# What is Interval Gold?



## janej (Aug 19, 2008)

I just got my welcome package from II.  They included a Interval International Id card and a Interval Gold Card.  What is Interval Gold?  Do I have to pay for it?

Thanks,

Jane


----------



## Phill12 (Aug 19, 2008)

Jane,yes you would have to pay I think its only $25.00 for the gold.

 If you are a member of II and want to use Getaways you would save $25.00 on each unit you get.

 I believe there are some other discounts but not sure except the coupons which we have used in our home town like pizza.

 We have had gold for three years and have not taken a getaway so we may not renew for the gold next time.

 This is a choice and no you do not have to get it!

 PHIL


----------



## timeos2 (Aug 19, 2008)

Waste of money for most.We just got stuck with it through Diamond Resorts at an extra $$.  Always nickel & diming you for more trash.


----------



## applegirl (Aug 19, 2008)

We have II gold and it's always worth it to us because we purchase several, if not many getaways a year and we save $25 on each one. The gold membership was like $54 more than regular membership. You also get a complimentary gold Herts membership.

Janna


----------



## Phill12 (Aug 19, 2008)

applegirl said:


> We have II gold and it's always worth it to us because we purchase several, if not many getaways a year and we save $25 on each one. The gold membership was like $54 more than regular membership.
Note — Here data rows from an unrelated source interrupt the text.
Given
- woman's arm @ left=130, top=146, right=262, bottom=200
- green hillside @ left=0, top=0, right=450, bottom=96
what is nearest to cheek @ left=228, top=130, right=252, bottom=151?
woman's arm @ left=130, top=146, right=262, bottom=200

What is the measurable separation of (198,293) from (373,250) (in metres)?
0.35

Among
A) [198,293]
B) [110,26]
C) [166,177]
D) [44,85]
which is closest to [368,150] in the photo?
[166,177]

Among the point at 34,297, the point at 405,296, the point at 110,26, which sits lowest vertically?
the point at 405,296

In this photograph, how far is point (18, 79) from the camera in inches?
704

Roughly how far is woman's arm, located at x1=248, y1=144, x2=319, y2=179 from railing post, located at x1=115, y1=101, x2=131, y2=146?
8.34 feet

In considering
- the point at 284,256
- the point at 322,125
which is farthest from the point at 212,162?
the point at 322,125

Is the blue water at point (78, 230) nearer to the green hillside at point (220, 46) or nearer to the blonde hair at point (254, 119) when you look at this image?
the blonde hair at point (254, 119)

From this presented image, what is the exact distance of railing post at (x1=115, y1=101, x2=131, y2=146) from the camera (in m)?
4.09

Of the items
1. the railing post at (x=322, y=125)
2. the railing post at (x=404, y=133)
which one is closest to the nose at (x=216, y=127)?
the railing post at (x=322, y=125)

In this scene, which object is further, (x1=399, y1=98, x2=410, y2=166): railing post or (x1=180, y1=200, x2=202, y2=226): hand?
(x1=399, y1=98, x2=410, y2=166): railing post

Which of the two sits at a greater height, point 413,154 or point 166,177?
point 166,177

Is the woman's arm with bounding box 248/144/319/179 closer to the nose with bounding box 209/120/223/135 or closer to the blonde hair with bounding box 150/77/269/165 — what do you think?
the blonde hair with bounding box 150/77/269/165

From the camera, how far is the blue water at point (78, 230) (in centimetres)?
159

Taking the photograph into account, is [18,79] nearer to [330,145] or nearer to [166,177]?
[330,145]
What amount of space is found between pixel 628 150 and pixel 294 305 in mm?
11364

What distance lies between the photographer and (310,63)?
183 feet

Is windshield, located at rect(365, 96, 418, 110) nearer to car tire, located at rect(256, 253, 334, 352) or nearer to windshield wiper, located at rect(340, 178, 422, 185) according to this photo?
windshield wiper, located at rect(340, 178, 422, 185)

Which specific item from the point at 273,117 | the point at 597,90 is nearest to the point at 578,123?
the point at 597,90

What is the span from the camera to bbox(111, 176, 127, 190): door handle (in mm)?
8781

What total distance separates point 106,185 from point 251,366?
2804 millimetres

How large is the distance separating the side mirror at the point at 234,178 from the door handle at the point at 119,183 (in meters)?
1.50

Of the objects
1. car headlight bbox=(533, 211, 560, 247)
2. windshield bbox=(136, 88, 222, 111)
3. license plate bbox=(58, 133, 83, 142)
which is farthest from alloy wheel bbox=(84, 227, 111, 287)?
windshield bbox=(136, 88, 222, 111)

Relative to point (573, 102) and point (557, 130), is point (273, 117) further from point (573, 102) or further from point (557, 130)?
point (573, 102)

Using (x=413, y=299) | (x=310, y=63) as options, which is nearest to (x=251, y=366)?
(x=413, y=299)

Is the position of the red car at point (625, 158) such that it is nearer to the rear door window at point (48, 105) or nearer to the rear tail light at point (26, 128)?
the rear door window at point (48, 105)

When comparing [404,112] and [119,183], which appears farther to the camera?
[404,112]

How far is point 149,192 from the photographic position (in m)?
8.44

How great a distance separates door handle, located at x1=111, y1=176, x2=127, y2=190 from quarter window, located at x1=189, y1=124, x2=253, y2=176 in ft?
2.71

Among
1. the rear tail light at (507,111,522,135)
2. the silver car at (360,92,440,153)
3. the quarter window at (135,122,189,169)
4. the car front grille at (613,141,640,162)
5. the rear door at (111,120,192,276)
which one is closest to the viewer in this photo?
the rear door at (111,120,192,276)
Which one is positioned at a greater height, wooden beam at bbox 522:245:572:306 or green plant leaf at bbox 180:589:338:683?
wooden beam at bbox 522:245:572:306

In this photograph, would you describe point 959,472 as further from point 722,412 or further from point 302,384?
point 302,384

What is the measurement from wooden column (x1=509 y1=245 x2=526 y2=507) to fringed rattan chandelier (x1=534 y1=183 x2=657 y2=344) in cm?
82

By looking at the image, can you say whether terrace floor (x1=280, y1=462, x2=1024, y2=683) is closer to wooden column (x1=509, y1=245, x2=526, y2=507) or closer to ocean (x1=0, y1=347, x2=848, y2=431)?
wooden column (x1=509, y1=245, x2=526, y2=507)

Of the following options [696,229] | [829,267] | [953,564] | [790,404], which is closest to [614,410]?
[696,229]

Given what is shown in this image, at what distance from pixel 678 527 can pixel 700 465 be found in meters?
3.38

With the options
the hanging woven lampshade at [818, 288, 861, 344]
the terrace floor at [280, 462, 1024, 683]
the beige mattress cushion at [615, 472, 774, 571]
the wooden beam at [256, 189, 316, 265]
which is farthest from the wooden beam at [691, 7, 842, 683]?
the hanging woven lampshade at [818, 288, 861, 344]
You also get a complimentary gold Herts membership.
> 
> Janna




 Janna back in 2006 we added a second unit to our acct and decided to try it and our cost was only $25.00.

  $54.00 and I would have said no because as they told me one getaway and you have paid for it.

 PHIL


----------



## janej (Aug 19, 2008)

I did not apply for gold but got the card in the mail.  I got II membership through Wyndham.  When do I need to pay the extra $25?  I probably should call II to clarify.


----------



## DWM (Aug 22, 2008)

You probably got GOLD from your resort.  GOLD normally costs $54 and come with some junk and some potentially valuable things (if you use them).  Besides the $25 off Getaways, I use the concierge service they provide.  I think it's the same company that provides the OnStar service.  It's very cool.

There was a posting a few weeks back about Interval launching Platinum.  Did anyone hear anymore about what that might be?


----------